*Exercise text*
*** Begin section ***
A small Baltimore employment agency has been accused of harassing, discriminating against and allowing assault and abuse of Hispanic employees.
As the Los Angeles City Council looks to create a new office to enforce local wage laws as part of its minimum wage hike plan, many experts want to know how they will fund it.
Calculation of prevailing wage rates will be simpler, more streamlined, and its designers hope, more accurate — under new rules submitted Monday by WorkForce West Virginia.
Under legislation passed this session revamping the way workers’ wages are to be calculated for state-funded public works projects (SB361), Monday was the deadline for WorkForce West Virginia, in conjunction with the Bureau of Business and Economic Research at West Virginia University and the Center for Business and Economic Research at Marshall, to come up with new methodology for calculating prevailing wages.
“I’m very comfortable with it,” Jeff Green, director of Research, Information and Analysis for WorkForce West Virginia, said Monday of the new system.
“It’s a complex issue,” he added. “You want to make sure you give it the best and most accurate information you can.”
Under the new law, oversight of calculation of prevailing wage scales was moved from the state Division of Labor to WorkForce West Virginia.
Critics complained that under the old system, the Division of Labor used an imprecise methodology of surveys sent to contractors and public entities, requiring that they self-report wages paid for various types of construction work by county.
*** End section ***
*What to work on*
**1.** In the wage news text, why was Monday the day WorkForce West Virginia submitted its new rules? Answer in one to three sentences.
**2.** Carry the wage news text forward from its last sentence.

[Text-to-region grounding lines]
*** Begin section ***
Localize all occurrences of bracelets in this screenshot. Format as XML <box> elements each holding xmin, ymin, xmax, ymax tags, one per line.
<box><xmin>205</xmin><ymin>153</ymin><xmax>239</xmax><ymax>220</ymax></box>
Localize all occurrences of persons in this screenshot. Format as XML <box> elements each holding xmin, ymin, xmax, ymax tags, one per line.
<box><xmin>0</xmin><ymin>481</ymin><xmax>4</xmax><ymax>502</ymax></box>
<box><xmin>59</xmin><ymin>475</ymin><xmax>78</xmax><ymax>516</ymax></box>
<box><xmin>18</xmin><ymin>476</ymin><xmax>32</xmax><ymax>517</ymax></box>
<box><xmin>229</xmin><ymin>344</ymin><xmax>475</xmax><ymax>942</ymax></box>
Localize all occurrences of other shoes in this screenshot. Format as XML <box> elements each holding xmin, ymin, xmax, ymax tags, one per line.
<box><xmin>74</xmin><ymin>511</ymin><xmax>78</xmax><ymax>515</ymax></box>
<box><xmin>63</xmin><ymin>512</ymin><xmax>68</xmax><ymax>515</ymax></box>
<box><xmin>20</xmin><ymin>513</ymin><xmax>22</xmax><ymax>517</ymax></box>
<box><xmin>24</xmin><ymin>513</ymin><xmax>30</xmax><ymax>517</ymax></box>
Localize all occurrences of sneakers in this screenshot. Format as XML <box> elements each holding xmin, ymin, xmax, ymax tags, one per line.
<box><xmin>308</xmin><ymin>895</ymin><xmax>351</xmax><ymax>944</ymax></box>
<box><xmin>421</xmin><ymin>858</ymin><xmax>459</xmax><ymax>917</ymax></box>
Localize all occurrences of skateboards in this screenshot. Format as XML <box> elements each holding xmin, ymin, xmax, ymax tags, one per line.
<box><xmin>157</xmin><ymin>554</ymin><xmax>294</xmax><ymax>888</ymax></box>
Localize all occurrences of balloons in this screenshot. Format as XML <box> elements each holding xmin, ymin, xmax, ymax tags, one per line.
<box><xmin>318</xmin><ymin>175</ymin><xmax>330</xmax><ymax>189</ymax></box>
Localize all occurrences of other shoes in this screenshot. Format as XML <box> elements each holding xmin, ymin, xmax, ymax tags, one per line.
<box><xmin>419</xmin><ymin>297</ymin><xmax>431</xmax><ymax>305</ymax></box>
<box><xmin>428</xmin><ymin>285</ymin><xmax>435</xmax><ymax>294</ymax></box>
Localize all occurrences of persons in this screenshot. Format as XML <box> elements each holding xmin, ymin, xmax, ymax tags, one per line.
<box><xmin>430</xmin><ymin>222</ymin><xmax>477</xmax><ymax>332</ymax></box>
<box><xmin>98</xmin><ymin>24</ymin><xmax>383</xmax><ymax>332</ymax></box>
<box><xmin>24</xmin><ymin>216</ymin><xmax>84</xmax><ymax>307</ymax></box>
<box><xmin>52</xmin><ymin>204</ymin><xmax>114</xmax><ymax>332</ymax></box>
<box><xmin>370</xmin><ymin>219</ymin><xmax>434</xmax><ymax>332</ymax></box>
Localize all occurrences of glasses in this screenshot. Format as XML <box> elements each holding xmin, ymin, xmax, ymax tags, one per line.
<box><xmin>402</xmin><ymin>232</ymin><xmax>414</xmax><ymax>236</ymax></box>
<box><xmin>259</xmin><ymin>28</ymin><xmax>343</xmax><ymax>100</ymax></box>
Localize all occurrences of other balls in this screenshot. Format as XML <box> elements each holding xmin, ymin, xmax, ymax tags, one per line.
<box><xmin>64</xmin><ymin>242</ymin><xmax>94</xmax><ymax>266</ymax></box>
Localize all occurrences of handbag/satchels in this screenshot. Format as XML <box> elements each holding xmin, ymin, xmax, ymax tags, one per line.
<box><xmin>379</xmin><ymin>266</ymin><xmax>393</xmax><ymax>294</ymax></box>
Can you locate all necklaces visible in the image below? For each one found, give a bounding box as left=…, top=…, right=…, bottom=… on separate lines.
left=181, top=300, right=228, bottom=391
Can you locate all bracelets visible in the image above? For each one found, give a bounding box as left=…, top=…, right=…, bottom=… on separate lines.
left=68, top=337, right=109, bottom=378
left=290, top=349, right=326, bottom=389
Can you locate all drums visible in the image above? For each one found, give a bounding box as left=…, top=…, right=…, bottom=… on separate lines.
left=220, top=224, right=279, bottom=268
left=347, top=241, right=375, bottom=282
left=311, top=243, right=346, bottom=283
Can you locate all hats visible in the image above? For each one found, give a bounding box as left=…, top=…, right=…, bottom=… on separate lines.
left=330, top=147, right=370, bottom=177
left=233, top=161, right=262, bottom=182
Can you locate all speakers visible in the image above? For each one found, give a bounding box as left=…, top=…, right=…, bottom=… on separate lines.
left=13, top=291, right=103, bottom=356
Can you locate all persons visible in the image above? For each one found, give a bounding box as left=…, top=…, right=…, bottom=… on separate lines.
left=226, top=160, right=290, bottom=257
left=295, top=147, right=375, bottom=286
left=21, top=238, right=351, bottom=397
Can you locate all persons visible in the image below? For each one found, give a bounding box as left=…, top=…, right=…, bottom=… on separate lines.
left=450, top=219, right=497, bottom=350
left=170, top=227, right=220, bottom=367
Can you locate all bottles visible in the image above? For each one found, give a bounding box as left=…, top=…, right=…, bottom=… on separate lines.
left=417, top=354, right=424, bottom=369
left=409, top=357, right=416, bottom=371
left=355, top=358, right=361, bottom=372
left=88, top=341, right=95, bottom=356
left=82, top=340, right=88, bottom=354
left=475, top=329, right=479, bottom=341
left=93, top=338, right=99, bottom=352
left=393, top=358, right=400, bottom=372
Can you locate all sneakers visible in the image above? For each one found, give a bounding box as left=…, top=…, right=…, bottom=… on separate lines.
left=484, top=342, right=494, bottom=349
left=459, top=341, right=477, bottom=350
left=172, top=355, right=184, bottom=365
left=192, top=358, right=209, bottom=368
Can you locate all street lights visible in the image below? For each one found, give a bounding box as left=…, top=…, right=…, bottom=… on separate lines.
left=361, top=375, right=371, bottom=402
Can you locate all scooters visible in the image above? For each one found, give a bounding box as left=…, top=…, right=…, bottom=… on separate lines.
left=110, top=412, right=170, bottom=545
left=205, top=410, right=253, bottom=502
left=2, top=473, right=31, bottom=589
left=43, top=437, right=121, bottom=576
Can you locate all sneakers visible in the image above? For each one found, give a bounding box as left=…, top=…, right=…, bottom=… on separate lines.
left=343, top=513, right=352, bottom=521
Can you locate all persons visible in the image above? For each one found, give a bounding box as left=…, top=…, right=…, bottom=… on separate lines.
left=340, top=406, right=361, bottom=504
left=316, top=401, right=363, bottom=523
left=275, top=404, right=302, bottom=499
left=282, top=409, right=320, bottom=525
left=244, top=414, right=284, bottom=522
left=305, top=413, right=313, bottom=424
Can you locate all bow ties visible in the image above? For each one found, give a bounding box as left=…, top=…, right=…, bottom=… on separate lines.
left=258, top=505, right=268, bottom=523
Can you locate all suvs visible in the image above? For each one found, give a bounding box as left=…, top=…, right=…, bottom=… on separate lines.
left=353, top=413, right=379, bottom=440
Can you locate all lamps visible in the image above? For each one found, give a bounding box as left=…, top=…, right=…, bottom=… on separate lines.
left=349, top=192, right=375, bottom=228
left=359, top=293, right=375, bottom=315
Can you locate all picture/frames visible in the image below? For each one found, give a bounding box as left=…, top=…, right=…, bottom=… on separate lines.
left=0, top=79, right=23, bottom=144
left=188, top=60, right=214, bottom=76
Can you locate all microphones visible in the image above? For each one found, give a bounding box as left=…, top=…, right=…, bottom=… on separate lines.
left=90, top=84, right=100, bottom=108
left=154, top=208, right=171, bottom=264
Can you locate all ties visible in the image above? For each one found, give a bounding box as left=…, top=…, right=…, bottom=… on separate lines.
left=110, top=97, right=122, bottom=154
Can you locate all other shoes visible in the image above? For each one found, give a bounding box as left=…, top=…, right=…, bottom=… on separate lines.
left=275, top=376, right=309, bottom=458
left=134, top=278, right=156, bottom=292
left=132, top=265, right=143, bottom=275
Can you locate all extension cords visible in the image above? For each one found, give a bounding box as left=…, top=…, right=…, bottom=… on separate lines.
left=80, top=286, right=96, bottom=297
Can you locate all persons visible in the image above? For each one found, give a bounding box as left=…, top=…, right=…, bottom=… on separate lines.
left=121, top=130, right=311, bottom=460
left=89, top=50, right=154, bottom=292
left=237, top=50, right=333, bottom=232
*** End section ***
*Answers to the tasks*
**1.** Monday was the deadline set by SB361, the legislation passed this session to revamp how wages are calculated for state-funded public works projects. By that day, WorkForce West Virginia had to come up with a new method for calculating prevailing wages, working with the Bureau of Business and Economic Research at West Virginia University and the Center for Business and Economic Research at Marshall.

**2.**
Workforce West Virginia’s new system also will rely to a great extent on surveys that will be sent to some 5,250 contractors and subcontractors doing business in the state. However, WorkForce West Virginia officials expect a higher response rate and more accuracy, noting that the agency is “fully staffed with professionally trained research personnel who have extensive expertise and experience with labor market data collection and analysis.”
The process will also be streamlined — Prevailing wage rates will be calculated using the agency’s seven WorkForce Investment Area regions, rather than using county-by-county calculations.“
Many counties have limited occupational wage data, making it difficult to produce statistically reliable estimates,” the summary of the new methodology states.
The new methodology also streamlines the number of occupational categories on the surveys from 48 to 28 to make the reporting more user-friendly, asking firms for example, to “report wages for laborers broadly, as opposed to different individual classes of laborers.”
Although the original bill called for an outright repeal of the prevailing wage law, the compromise legislation retains prevailing wage for state-funded construction projects of more than $500,000, using the new calculation.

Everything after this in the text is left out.